RESTWS-382 Access-Control-Allow-Origin in response headers is in the to-do list of my GSoC project. However as the use case is not well understood there, the issue is kind of in halt. So I thought it’s worth a discussion.
Say domain-a.com trying to call the OpenMRS api on domain-b.com. However the request will be blocked because of the same-origin policy followed by all modern browsers. Since CORS is not setup, no requests originating outside of domain-b (or port) will be permitted access.
In our case if domain-b (rest service) is willing to accept a request from domain-a, api service may response with the header:
Access-Control-Allow-Origin: domain-a.com
which tells the browser to allow cross origin requests from domian-a.
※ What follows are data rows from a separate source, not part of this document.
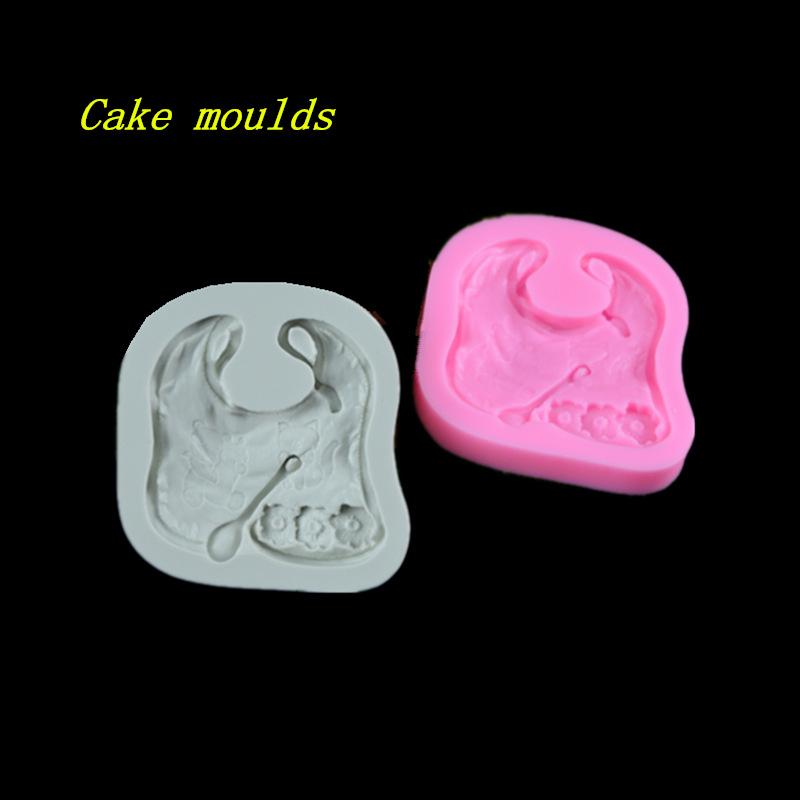 73*65*12mm baby bib shape silicone mold fondant cake chocolate decoration mould baking tools DIY craft mold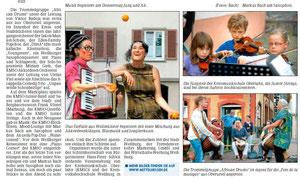 Weilburger Tageblatt Nachbericht 23 06 2012 Teil 2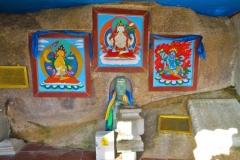 Kloster Aryabal - Altar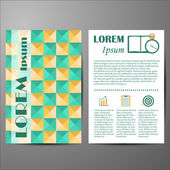Template with geometric cover for flyers or booklets — Stock Vector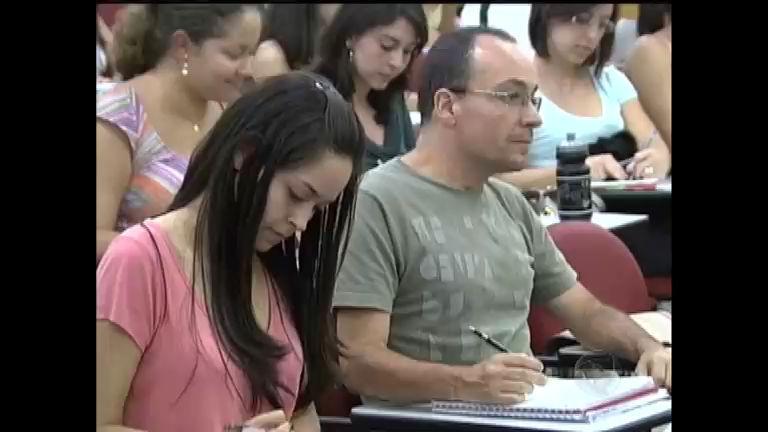 MEC reprova cursos universitários da PUC -São Paulo, PUC-Rio e ...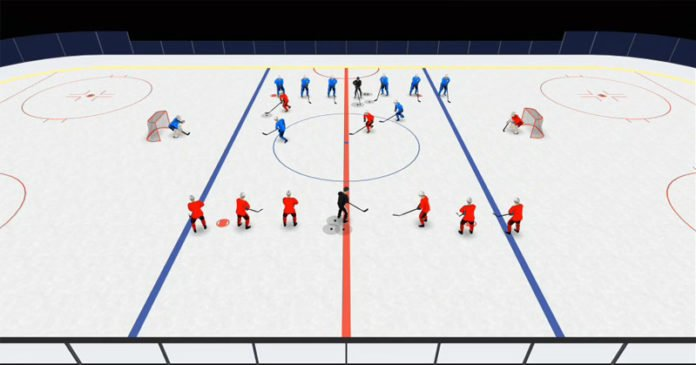 2 on 1 mid ice hockey drill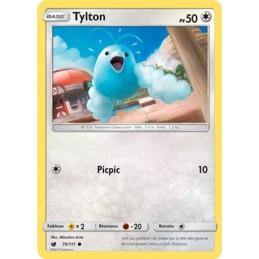 Tylton 79/111 PV50 Carte...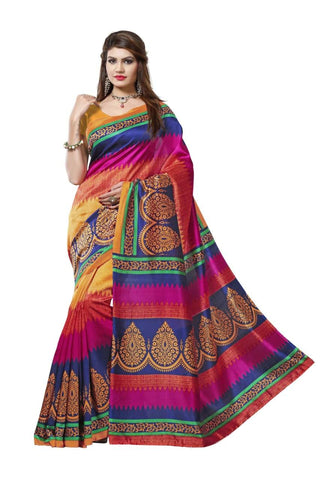 Multi Color Art Silk Saree - VSSPSNPR1514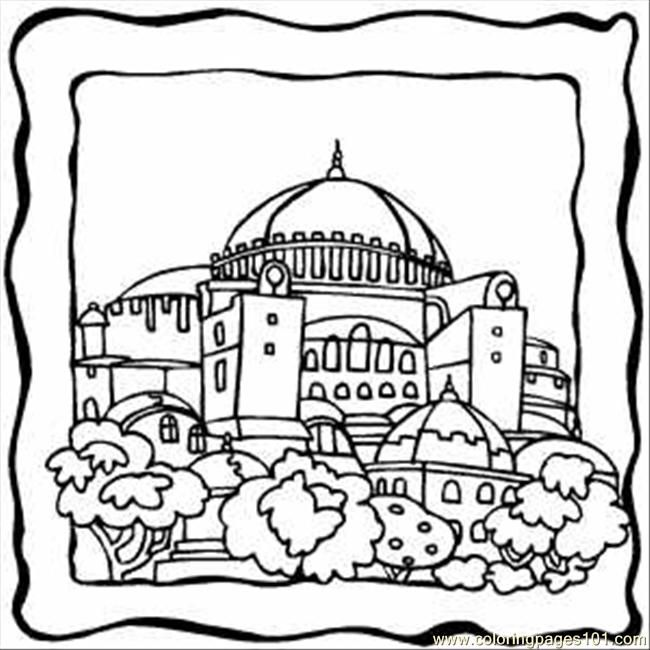 Line Drawing Jerusalem : Jerusalem building temple coloring page ms chiz s art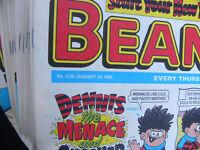 Beano Comics, 1994, 1995, 2 Complete Years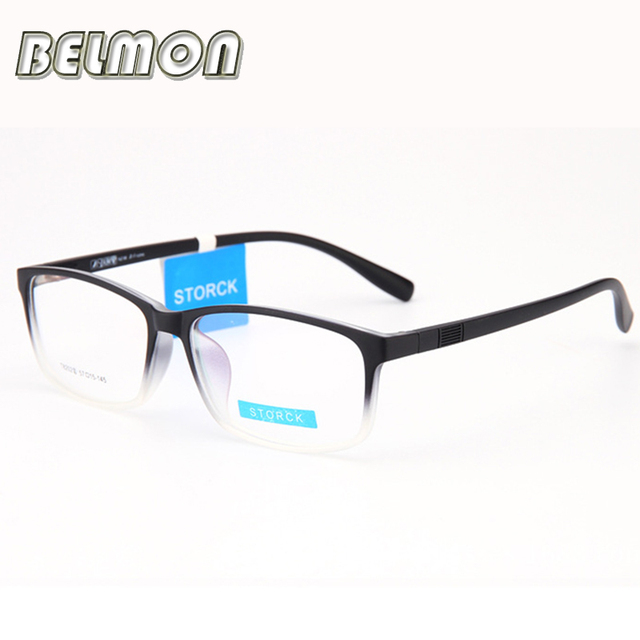 Marco de anteojos Mujeres Hombres Ópticos Miopía Gafas TR90 Marco Para mujeres Lente Transparente Mujer Hombre armacao RS053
So IMO this is an essential feature to be added to the rest module. Though further explanation won’t be necessary, here are some sample requests to OpenMRS api and to an API that supports CORS (httpbin.org).
$ curl --verbose -H "Origin: http://example.com" http://localhost:8081/openmrs-standalone/ws/rest/v1/session
> GET /openmrs-standalone/ws/rest/v1/session HTTP/1.1
> Origin: http://example.com
< HTTP/1.1 200 OK
< Set-Cookie: JSESSIONID=426827D5C10EC3E4C5B2EE4EDBD4679A; Path=/openmrs-standalone/; HttpOnly
$ curl --verbose https://httpbin.org/get
> User-Agent: curl/7.38.0
> Host: httpbin.org
< HTTP/1.1 200 OK
< Access-Control-Allow-Origin: *
< Access-Control-Allow-Credentials: true
Workaround is to add a CORS_Filter to Tomcat (suggested by @pascal). But this will permit universal access from all origins and is platform specific.
So the solution I believe is to add configuration option which let users specify list of allowed domains, similar to “.allowedips”. Then it would be a matter of adding “Access-Control-Allow-Origin” to response headers after doing a simple verification on the API backend.
I see this approach is being followed by many major API services (Atlasian, Amazon).